The Marilyn Monroe towers on Absolute Drive in Mississauga have a fairly small ground floor footprint. The interior lobbies were finished with lots of spit and polish and glitter, all expressed in round shapes. The perimeter elements were granite; the core reflective materials. Note in the above photo the womb chair in the background.
Like the building above, the lobby was extreme, all furniture being thematically linked to curves.
Circular lobbies aren’t my forte, and I found myself continually almost bumping into shiny things. Could it be better outside the doors?

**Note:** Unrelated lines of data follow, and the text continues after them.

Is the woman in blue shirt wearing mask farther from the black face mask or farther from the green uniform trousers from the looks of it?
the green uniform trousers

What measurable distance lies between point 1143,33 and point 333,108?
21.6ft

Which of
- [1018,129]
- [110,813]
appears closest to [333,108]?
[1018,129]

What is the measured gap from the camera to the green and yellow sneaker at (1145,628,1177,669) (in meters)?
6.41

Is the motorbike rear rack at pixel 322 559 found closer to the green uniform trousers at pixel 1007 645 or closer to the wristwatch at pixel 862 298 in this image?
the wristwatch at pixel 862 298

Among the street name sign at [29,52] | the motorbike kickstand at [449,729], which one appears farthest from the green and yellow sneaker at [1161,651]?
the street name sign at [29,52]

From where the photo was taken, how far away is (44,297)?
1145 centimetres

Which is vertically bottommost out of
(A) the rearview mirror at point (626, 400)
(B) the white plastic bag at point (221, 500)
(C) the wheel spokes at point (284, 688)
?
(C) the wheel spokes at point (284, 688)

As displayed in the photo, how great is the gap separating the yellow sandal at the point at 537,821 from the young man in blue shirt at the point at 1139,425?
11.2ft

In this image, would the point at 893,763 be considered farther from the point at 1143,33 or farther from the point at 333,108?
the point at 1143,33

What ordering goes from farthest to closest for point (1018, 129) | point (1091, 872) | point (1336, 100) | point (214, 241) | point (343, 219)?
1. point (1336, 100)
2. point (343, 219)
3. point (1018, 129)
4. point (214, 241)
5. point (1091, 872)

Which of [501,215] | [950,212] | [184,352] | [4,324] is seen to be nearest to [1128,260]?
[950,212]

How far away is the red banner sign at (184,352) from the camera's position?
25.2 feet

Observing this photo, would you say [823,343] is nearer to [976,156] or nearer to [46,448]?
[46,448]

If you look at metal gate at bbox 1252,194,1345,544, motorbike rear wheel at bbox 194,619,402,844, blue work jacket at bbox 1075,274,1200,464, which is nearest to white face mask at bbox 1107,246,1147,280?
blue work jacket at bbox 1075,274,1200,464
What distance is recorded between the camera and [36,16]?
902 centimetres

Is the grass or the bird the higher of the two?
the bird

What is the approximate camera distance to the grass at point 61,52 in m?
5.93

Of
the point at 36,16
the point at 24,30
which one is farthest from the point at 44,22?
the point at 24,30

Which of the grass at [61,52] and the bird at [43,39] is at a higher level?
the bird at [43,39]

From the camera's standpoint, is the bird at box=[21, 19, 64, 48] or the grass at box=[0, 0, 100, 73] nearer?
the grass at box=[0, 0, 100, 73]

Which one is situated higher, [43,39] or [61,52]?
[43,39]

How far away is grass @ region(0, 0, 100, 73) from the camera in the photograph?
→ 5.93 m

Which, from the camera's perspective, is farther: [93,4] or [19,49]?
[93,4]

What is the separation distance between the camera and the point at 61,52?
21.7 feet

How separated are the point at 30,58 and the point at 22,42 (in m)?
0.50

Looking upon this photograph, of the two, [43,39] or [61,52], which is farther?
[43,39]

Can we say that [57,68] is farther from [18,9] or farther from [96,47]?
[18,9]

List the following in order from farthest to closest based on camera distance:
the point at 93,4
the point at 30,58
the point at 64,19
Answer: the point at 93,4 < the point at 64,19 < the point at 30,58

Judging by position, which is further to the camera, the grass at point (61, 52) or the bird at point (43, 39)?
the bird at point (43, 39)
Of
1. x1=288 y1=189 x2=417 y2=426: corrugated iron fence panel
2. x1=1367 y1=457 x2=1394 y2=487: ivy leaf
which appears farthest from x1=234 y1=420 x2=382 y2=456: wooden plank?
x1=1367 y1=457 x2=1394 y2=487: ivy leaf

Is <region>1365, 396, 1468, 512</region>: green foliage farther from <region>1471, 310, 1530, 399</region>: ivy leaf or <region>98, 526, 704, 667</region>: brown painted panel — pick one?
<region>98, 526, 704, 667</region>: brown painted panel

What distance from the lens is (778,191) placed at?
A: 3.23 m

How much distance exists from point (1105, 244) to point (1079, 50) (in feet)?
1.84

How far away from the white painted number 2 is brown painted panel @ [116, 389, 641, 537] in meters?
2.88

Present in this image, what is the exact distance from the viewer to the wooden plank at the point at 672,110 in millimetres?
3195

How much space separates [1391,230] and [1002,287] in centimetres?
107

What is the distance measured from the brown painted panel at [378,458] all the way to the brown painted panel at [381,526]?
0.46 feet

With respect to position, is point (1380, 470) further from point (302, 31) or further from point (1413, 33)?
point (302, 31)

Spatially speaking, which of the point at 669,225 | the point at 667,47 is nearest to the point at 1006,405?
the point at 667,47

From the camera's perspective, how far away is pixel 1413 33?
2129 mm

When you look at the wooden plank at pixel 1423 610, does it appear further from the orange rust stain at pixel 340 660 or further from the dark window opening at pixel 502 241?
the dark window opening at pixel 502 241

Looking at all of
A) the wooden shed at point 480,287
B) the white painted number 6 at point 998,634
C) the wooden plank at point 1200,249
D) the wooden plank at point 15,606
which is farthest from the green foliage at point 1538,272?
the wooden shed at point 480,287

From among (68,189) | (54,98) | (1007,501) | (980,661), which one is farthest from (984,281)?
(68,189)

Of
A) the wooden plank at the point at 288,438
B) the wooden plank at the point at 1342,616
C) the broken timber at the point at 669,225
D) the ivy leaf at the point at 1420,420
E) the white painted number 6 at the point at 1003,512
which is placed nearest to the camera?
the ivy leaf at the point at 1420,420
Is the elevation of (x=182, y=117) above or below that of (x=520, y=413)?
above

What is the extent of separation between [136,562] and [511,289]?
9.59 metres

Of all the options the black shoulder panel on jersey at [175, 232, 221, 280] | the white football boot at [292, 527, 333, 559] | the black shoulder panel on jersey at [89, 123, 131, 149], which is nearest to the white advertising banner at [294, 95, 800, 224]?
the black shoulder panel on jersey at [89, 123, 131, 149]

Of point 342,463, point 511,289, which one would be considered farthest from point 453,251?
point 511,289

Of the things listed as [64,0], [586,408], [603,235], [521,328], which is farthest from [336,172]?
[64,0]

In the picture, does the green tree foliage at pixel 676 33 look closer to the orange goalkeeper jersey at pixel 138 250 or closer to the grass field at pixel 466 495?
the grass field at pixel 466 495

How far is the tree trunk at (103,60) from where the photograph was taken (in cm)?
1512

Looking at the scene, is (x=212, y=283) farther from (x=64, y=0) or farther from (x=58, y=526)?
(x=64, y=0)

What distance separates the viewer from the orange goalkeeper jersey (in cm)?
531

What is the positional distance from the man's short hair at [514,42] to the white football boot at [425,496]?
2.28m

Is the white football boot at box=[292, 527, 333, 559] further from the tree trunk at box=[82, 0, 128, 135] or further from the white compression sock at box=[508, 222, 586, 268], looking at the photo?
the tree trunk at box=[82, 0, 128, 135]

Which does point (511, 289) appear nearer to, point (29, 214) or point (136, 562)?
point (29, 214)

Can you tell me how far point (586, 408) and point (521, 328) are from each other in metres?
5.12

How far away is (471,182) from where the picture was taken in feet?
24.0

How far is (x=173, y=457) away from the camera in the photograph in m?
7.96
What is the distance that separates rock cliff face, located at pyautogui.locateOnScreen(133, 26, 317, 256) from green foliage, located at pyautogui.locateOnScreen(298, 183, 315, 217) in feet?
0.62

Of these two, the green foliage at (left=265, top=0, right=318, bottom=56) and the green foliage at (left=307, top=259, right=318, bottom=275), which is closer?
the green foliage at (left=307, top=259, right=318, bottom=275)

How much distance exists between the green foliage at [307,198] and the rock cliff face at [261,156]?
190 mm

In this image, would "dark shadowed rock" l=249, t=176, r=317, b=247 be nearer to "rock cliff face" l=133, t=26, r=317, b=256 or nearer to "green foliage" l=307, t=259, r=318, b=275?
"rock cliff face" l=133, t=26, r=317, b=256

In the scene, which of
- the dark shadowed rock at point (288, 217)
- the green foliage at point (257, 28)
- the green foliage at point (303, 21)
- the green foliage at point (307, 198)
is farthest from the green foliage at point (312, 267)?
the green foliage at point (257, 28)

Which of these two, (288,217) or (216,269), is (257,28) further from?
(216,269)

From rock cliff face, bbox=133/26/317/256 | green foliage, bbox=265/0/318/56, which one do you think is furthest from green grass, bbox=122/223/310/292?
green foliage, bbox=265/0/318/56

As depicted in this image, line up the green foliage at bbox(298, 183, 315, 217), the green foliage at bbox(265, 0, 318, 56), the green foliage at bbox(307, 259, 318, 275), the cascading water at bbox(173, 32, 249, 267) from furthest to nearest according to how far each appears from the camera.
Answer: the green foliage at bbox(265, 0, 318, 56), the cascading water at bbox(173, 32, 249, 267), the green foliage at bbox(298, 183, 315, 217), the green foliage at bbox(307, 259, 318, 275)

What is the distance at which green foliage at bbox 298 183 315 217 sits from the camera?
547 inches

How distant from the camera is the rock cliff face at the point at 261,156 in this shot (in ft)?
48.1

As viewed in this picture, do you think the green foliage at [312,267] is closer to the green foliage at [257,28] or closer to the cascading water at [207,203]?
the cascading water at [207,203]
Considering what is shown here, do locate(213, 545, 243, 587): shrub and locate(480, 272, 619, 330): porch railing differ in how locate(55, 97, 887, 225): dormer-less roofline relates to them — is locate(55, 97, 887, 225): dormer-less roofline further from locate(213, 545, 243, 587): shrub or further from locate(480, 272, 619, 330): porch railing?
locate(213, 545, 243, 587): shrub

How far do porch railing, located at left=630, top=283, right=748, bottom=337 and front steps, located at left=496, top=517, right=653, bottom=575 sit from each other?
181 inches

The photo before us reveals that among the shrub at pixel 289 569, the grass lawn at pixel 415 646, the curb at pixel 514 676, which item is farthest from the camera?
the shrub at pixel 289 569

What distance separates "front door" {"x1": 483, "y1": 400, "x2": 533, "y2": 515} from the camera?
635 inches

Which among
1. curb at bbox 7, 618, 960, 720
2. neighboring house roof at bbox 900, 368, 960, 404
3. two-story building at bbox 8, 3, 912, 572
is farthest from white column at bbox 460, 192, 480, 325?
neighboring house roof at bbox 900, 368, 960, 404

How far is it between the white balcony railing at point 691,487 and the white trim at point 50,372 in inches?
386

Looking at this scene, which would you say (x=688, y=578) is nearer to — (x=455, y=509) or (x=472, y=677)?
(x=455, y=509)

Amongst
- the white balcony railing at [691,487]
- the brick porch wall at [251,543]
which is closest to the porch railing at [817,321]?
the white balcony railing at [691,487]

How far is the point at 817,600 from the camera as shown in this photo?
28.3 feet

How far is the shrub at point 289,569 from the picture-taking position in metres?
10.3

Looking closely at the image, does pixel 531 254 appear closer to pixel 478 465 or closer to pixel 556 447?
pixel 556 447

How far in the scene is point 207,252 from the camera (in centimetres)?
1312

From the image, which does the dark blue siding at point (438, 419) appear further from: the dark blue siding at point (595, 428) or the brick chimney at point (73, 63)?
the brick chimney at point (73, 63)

The exterior landscaping continued the circular theme. There was a herd of very large horses outside. They had to be large to be visible in the grand-scaled environment of two major traffic arteries/sewers intersecting. The landscaping of adjacent properties was more in keeping with standards a few years ago, with large surface parking lots. No matter how well Marilyn spread her skirts, and indeed they included huge green-landscaped roof decks, the views necessarily included large roads, intersections, and enormous surface parking lots. I couldn’t help but think the other buildings got the advantage of a better view looking back …
I was surprised to see other pedestrians. Where had they come from, where were they going to? Although landscaped, the walking environment was not user-friendly, the scale was simply alienating. Imagine walking on Tenth Line Road at Hwy 471 in Orleans: it can be done, but would anyone want to?